5. Competitions – Offer copies of your books as competition prices and at the very least you will get a description and image of your book and where it is available to buy. Where possible ask the publication/website to include a link to where your book is for sale. If you have a face book account, part of the competition could be to ‘like’ your face book page first. Also, it is always worth asking if you can use the data captured after the competition to send out a reader offer. Sometimes some of this data is available to use.
6. Reader offers – Offering reader offers can be a great way to provide the publication with something useful to their readers, while encouraging their readers to buy your book. Make sure you track the reader offers so you can see which publications work for you.
7. Comment on news stories – watch the news, read the papers and if you see something topical that you have experience or expertise in, send an email and explain what your view is, why you are qualified to comment and offer yourself for interview or to provide a quote. In return for your comment, ask to be referred to as author of…

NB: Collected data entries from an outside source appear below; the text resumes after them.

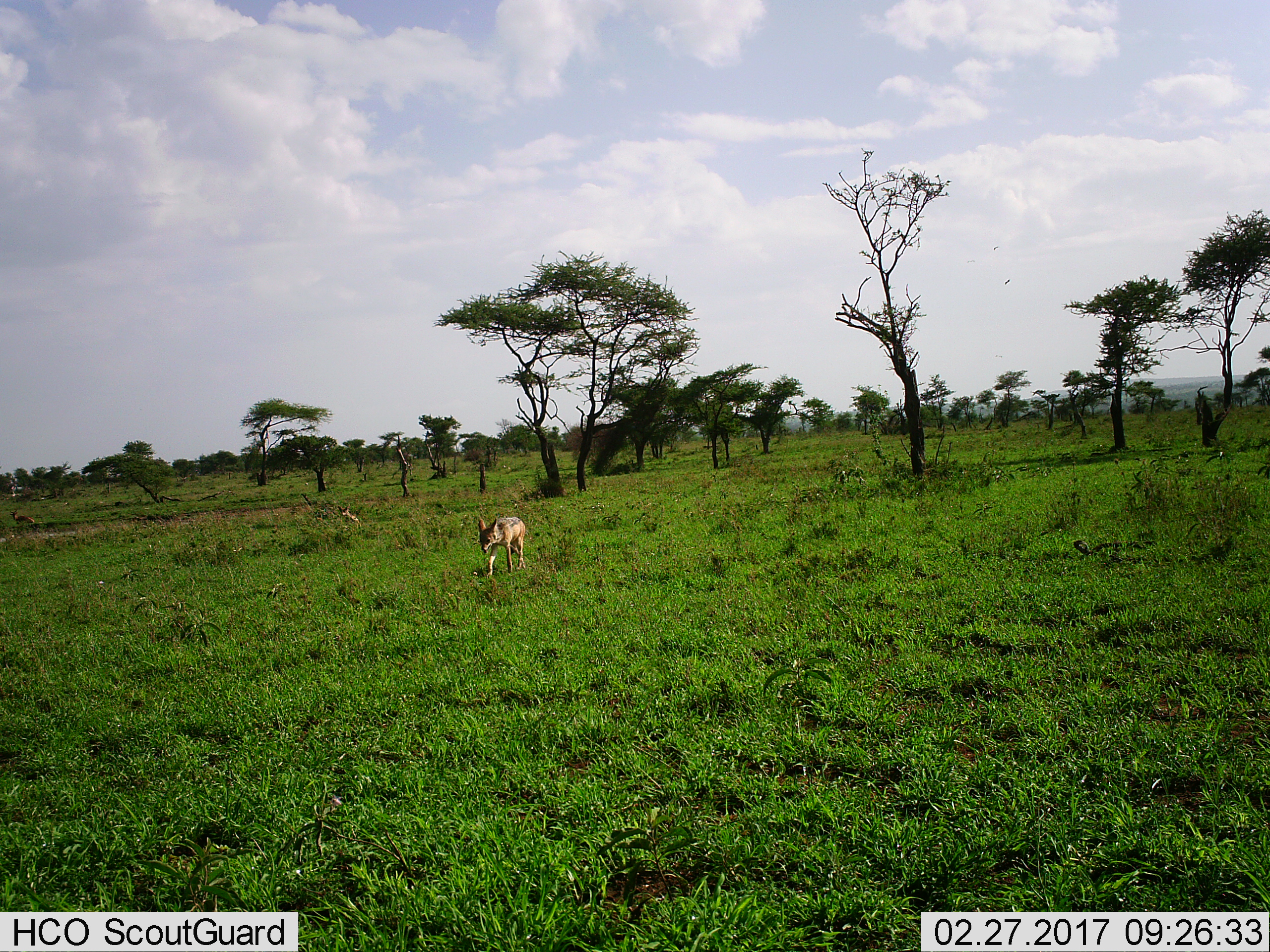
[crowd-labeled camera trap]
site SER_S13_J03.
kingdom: Animalia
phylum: Chordata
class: Mammalia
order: Carnivora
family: Canidae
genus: Lupulella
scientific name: Lupulella mesomelas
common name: black-backed jackal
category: jackalblackbacked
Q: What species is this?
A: Jackalblackbacked (black-backed jackal) (Lupulella mesomelas).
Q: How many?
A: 2.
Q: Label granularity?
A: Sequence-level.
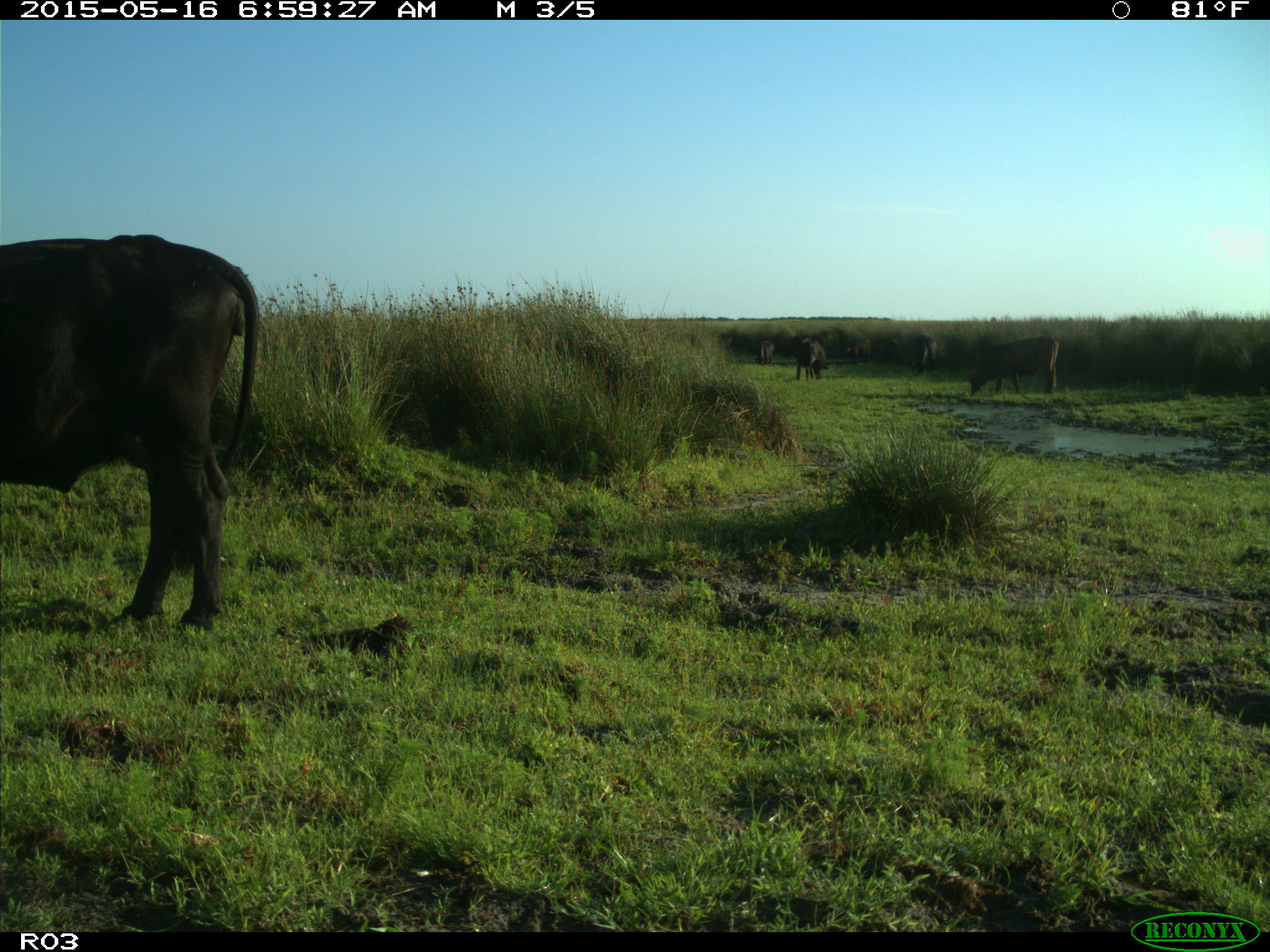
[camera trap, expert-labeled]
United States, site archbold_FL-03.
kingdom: Animalia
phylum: Chordata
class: Mammalia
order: Artiodactyla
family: Bovidae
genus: Bos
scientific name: Bos taurus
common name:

8. Online PR – Don’t forget online PR. A survey on the e Marketer blog stated that over 75% of people will have shopped online in 2011 so you cannot afford not to be promoting your book online. What’s more, online PR opens up hundreds of new bloggers, websites to promote your book and they are not restricted by a certain number of pages online so you have a better chance of coverage. Offer them reviews, competitions, book reviews and advice articles.
9. Twitter – I think that twitter is one of THE best ways for any author on a budget to start getting word out about their new book. I could talk about this for hours, but to here are just a couple of things you can do:
- tweet about your book
- run competitions where people are entered by following you and re-tweeting the competition.
- Follow and connect with book reviewers and journalists on twitter
- Engage with relevant organisations, so if you are promoting a book on raising your children, then you can connect with mother groups and parenting organisations.
- Tweet a link of any reviews you get of your book to encourage interest
10. Local angle- Your local media cannot be underestimated. Often they are easier to get in to and will be more supportive of local authors. Not only will their publicity be great for the book, they will also help promote local book signings to get people along. What’s more, regional news stories are often picked up by national papers if they like the story.